当初、実家からは「原発のことがあるから帰ってこない方がいい」と言われていたんですが、お腹が空いて臨月なのに痩せてしまったことを考えると、「食べるものがあるなら生きていける」という気持ちでした。最初のうちは、家族が揃って、ドタバタしながらも楽しく過ごせていたんです。でもその後、長い暗黒期に入ってしまって……。

─── え? 何があったんですか?

まず、長女が生後2か月で、先天性胃軸捻転症という病気だと判明しました。治療は特に必要はなく成長するに従って良くなるのですが、頻繁に吐いてしまう病気です。看護師として何度か経験した病気だし、自然に治るとわかっていたけれど、わが子がなった時はすごく不安で。生後4か月頃から成長がかなりゆっくりになってしまってとても心配でした。

夫も医療職なのに多忙で家におらず、相談しても聞いてくれず、大喧嘩もしました。周りに理解してくれる人もいなくて、仕事も辞めていたので、どんどん内向きの孤独な育児をしてしまっていました。その頃のつらさを覚えているから、母親支援の仕事をしたいという思いを抱くようになったんだと思います。支援の場を創るまで行き着くには、まだまだ時間がかかるのですが。

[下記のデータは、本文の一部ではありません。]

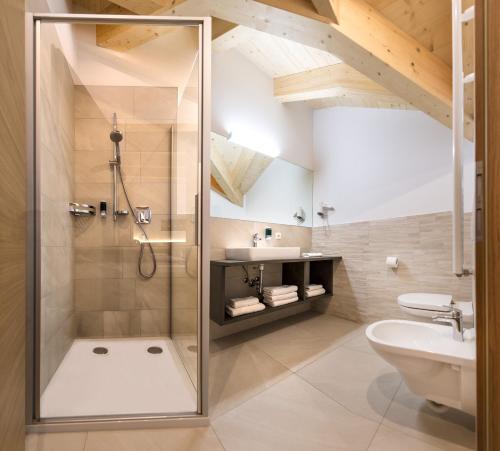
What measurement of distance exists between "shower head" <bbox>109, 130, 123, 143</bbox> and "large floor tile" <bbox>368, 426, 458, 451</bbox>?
2484 mm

─── 当時は、どうやって孤立育児から抜け出したんですか?

1年ほどしてようやく娘の体調も良くなっていったので保育園に娘を預けて、保健師の仕事に戻ることにしたんです。やっぱり、働くことで少しずつ気持ちが上向きになっていきました。仕事も楽しくなってきたところで妊娠。すごく嬉しかったのですが、次女は生まれてすぐに先天性の心疾患がわかったんです……。